A Highgate businesswoman has started an international baking revolution to raise awareness of mental illness – selling grey cakes in pop-up shops.

Emma Thomas, of Tile Kiln Lane, decided to set up a pop-up Depressed Cake Shop in London after reading that one in four people suffer from mental illness at some point in their lives.

But the idea quickly caught on and now pop-up stores are being set up across the country – and all over the world.

Ms Thomas, 32, said: “It’s a really inspiring project. It’s important to open up a discussion about mental illness as people still see it as a taboo.

“If someone breaks their arm, you can see it but you can’t with depression. Doing something with cakes makes it visible.”

She has been inundated with messages from people wanting to set up their own pop-up shop.

Shops are now planned for 19 towns and cities across the UK, as well as globally, with bakeries lined up for Australia, the US and Malaysia.

She insists all cakes and biscuits must be grey, but has left it up to volunteer bakers to decide what they look like inside.

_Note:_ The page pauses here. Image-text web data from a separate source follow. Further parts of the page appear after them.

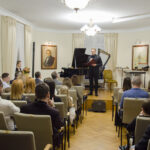 Ośrodek Chopinowski w Szafarni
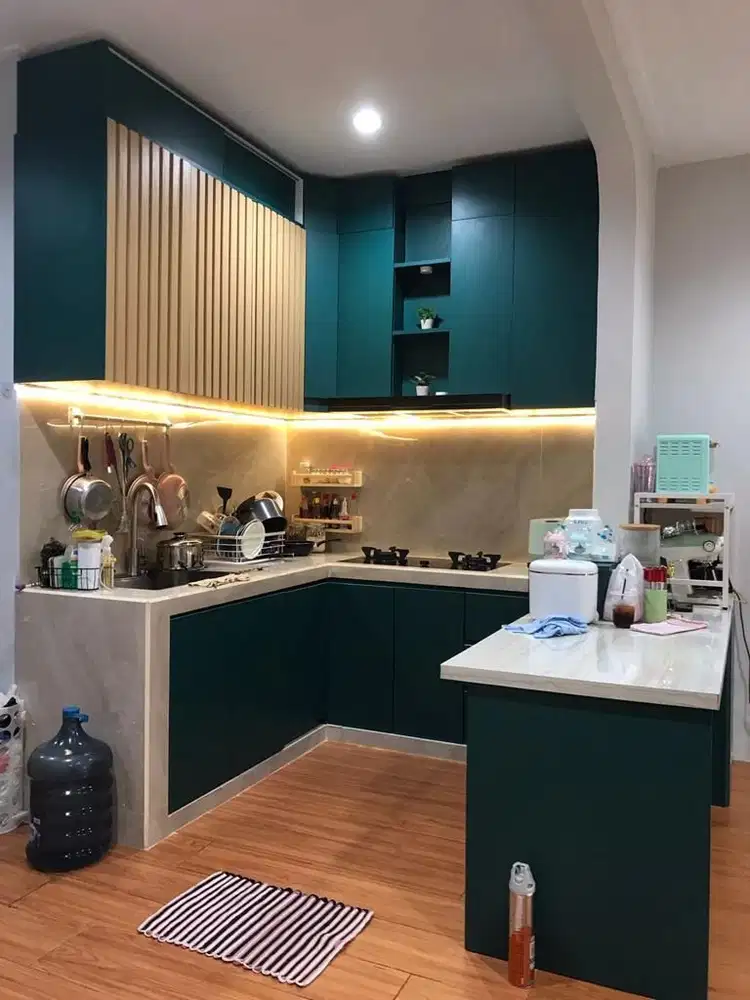 Dijual Rumah Sektor 1 Gading Serpong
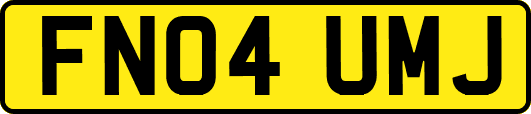 FN04UMJ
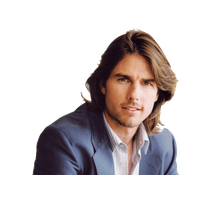 Download Tom Cruise Free PNG photo images and clipart | FreePNGImg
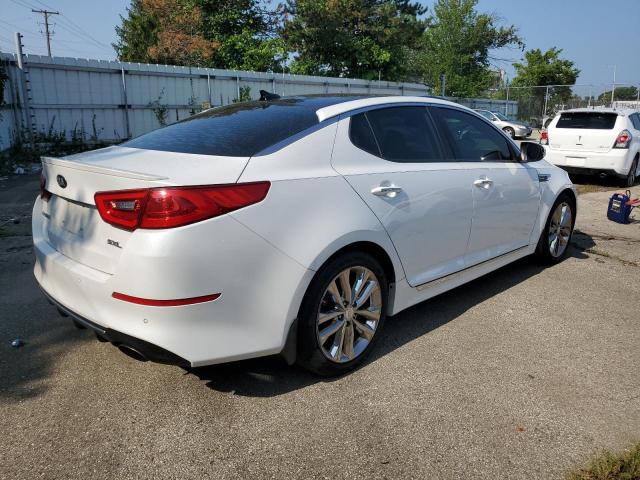 Zdjęcie 3 z aukcji – 2015 KIA OPTIMA SX z VIN 5XXGR4A61FG424356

Many of the tester cakes have colourful fondant icing hidden underneath their grey exterior but there are also some “black dog” biscuits, a term used by Winston Churchill to describe depression, and grey macaroons with rainclouds etched on top.

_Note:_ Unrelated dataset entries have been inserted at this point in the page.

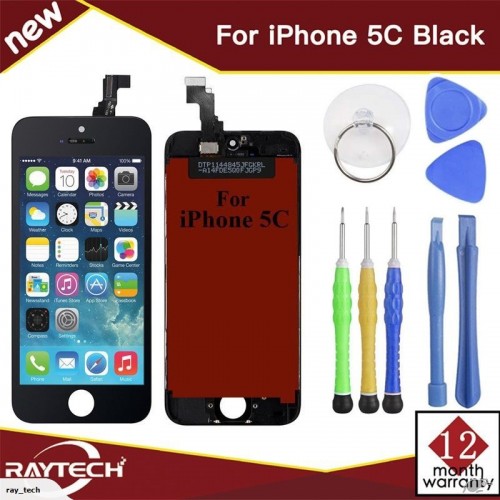 Iphone 5c Screen Iphone 5c Screen Replacement Iphone 5c Lcd Display Screen Iphone 5c Lcd Display Touch Panel Lcd Screen And Digitizer Full Assembly For Iphone 5c
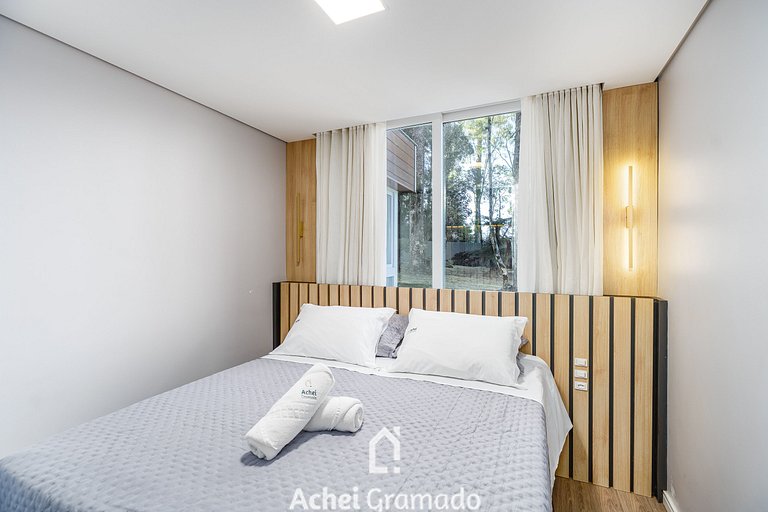 Cond Província Reales prox ao Centro by Achei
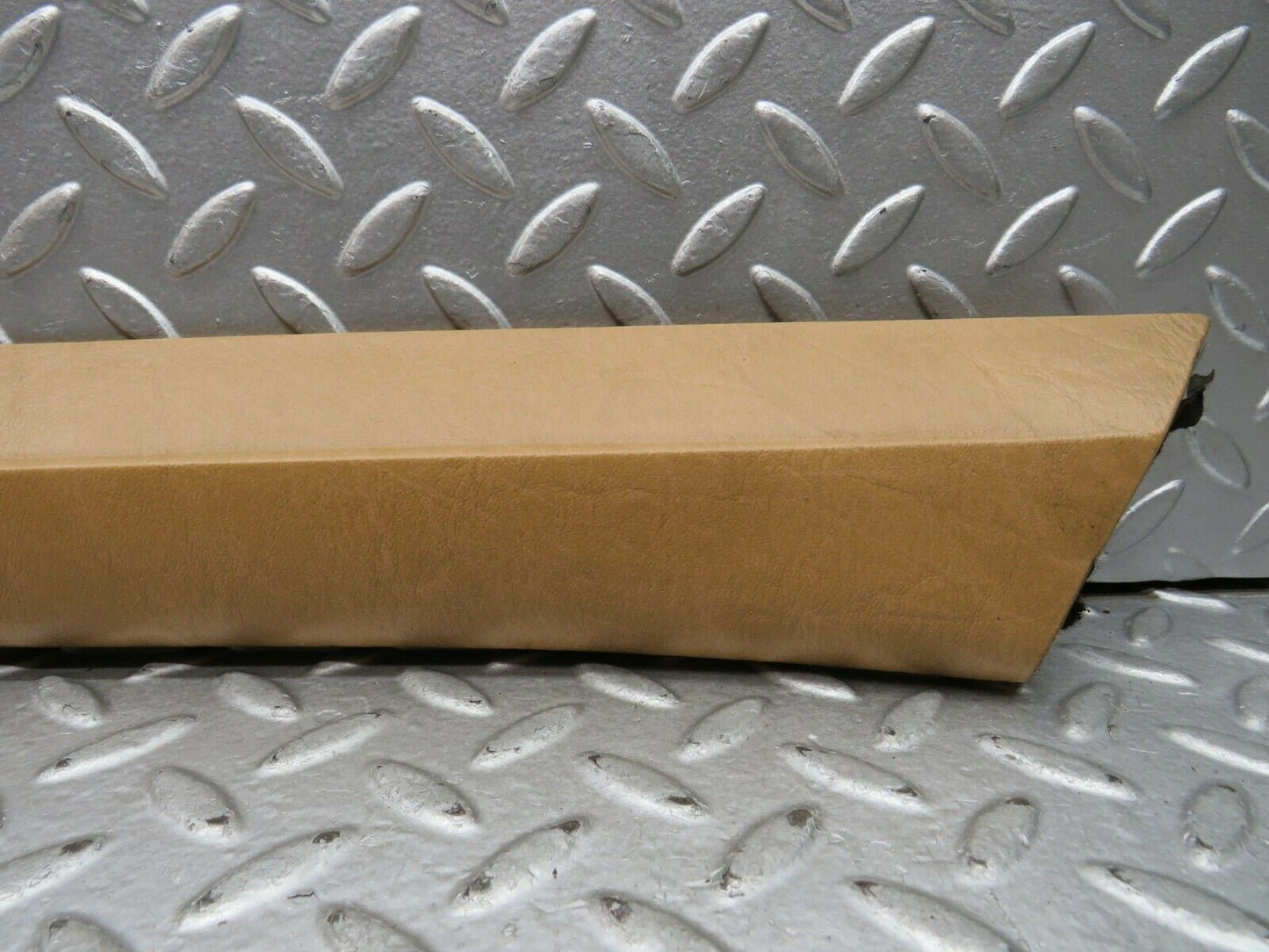 22056 Mercedes-Benz S123 280TE Wagon A Pillar Cover Left Side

All profits made will go to mental health charities.

Ms Thomas created the project through her own PR company, Cakehead Loves, based at her Highgate home, which promotes brands and charities creatively – often through food and drink.

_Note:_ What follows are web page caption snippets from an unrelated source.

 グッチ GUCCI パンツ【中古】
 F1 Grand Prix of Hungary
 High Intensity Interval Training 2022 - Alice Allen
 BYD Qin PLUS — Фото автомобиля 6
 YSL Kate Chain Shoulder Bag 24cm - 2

Eager amateur and professional bakers, many of whom have experiences of mental illness, have signed up to produce homemade goods for the stores as well as offering to run them.

The London shop will be hosted at Suzzle, a coffee shop and art gallery in Brick Lane, over the course of three days on August 2, 3 and 4.

Although the shops are temporary, Ms Thomas wants to keep the project going.

She added: “In the long-term, we plan to carry on and speak to larger charities to create a brand of grey cakes in order to promote an awareness campaign.

“I want to make people see that supporting mental health charities doesn’t have to be serious and that we are allowed to have fun. Everyone has responded really well to the project.”